[EXPLORE THE MATERIAL]:
- a) In the passage on song file headers, which headers take precedence when both they and their aliases #DUETSINGERP1 and #DUETSINGERP2 are specified?
- b) Carry on the passage on song file headers from its final sentence.
PASSAGE SHOWN START
In the interest of compatibility it is recommended to restrict values to integers.
Note
The #START and #END values do not affect the placement of notes nor any other time codes relative to the audio.
They simply indicate that a song should be started or stopped a certain amount of time into the audio file.
Required: No
Syntax: 1*DIGIT [ (period / comma) 1*DIGIT ]
The #PREVIEWSTART header indicates a time offset in seconds relative to the start of the audio where the preview starts.
Implementations MAY use this value when playing a song in a preview setting (e.g. during song selection).
In its absence implementations SHOULD default to the start of the medley section (if available).
Required: No
Syntax: 1*DIGIT
The #MEDLEYSTARTBEAT and #MEDLEYENDBEAT headers indicate in beats the start and end of the medley section of a song.
Implementations MUST respect the #GAP value when calculating the medley start and end times.
Required: No
Syntax: 4DIGIT
The #YEAR indicates the year in which the song was released.
The value is a positive integer.
Required: No
The #GENRE defines the genre(s) of the song.
For consistency, it is usually best to capitalize genres.
Required: No
The #LANGUAGE header indicates the spoken or sung language(s) of a song.
Note
Later versions of the file format impose restrictions on the set of valid values for this header.
Required: No
The #EDITION is an arbitrary categorization value.
Note
Later versions of the file format impose restrictions on the set of valid values for this header.
Required: No
The headers #P1 and #P2 indicate the names of the voices of a song.
These names correspond to the voices indicated by the #P1 and #P2 voice changes (see Section 4.3).
If the voices correspond to different singers in the original song, the header values often indicate the names of the original singers.
Note
As P0 is not a valid voice change, the header P0 is not specified.
Required: No
The headers #DUETSINGERP1 and #DUETSINGERP2 are aliases for #P1 and #P2.
If both are specified #P1 and #P2 take precedence.
Required: No
The #CREATOR indicates who created the UltraStar song.
Values are usually usernames or gamer tags.
Note
Some implementations are known to use an application-specific header #AUTHOR in place of #CREATOR.
The semantics of the AUTHOR header are not part of this specification.
Required: No
The #COMMENT header can include arbitrary text.
Implementations MUST NOT assign semantics to the value of this header.
Required: No
Syntax: "UTF-8" / "CP1252" / "CP1250"
The ENCODING header specifies the encoding used for text values in a song.
If present implementations MUST apply this encoding to all header values and all note texts.
Implementations MAY support additional encodings.
Names of encodings are compared in a case-insensitive manner.
Important
Many implementations only apply the specified encoding to subsequent headers and note texts.
Although this is technically not spec-compliant it is usually best to put the ENCODING header first.
PASSAGE SHOWN END
RECORDS SHOWN START
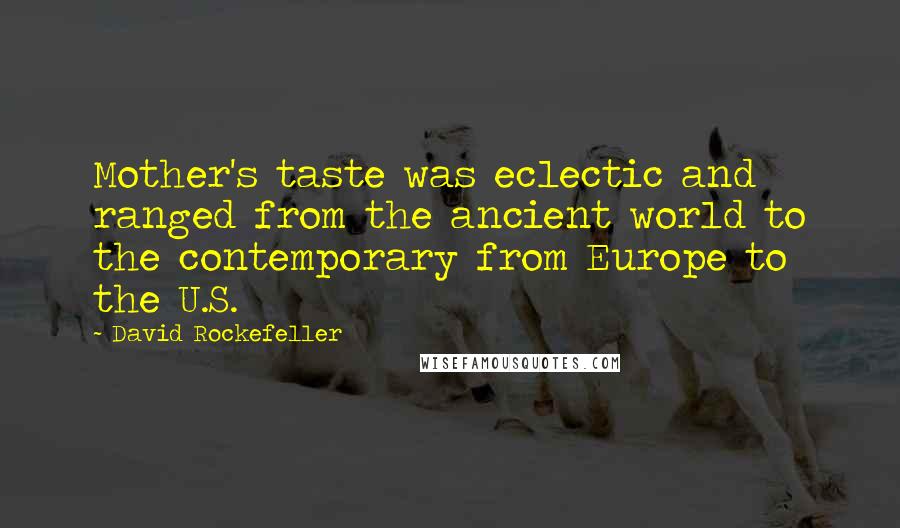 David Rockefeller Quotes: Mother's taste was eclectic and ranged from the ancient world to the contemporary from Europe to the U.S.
RECORDS SHOWN END
RECORDS SHOWN START
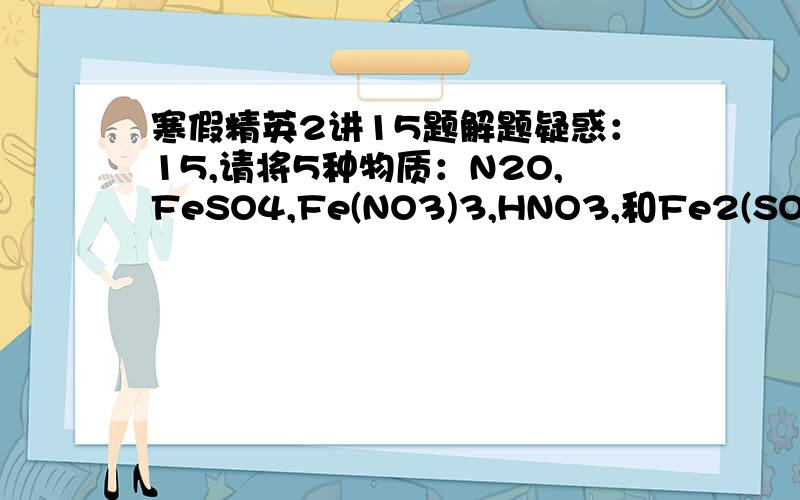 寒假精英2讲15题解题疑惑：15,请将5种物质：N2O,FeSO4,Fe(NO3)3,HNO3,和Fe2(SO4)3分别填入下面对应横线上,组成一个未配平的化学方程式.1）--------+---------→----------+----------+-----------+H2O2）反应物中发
RECORDS SHOWN END
[RESULTS BY TASK]:
- a) #P1 and #P2 take precedence.

- b)
Warning
Use of the #ENCODING tag is highly discouraged.
Songs must always use the UTF-8 encoding.
Required: No
Syntax: "yes" / "no"
The #RELATIVE header enables Relative Mode (see Appendix A).
The body of a file consists of a sequence of notes, end-of-phrase markers, and voice changes.
body = *( note /
end-of-phrase /
voice-change /
empty-line )The sequence of notes and end-of-phrase markers for each voice SHOULD appear in ascending order by their start beats.
A note is a musical element in a song. Each note is defined by its type, start beat, duration, pitch, and text.
note = note-type
WSP start-beat
WSP duration
WSP pitch
WSP note-text
line-break
note-type = %x21-22 / %x24-7E ; Visible ASCII-characters except space and #
start-beat = 1*DIGIT
duration = 1*DIGIT
pitch = [ minus ] 1*DIGIT
note-text = 1*( %x20-10FFFF )
minus = %x2D ; -The note type indicates how singing the correct or wrong note should affect scoring. The following sections define standard note types.
The start beat and duration define the time when a note appears in a song.
Both are indicated in beats (see section 3.3.) relative to the offset indicated by the GAP header.
The end beat of a note is calculated as its start beat plus its duration.
Notes SHOULD NOT overlap, i.e. the start beat of a note being between the start beat (inclusive) and end beat (exclusive) of another note.
The pitch of a note is encoded as the number of half-steps relative to C4 (also referred to as middle C).
So a pitch of 5 represent an F4 and a pitch of -2 represents an A#3.
Note
The pitches in this paragraph use scientific pitch notation.
A regular note is indicated by the note type : (colon, %x3A).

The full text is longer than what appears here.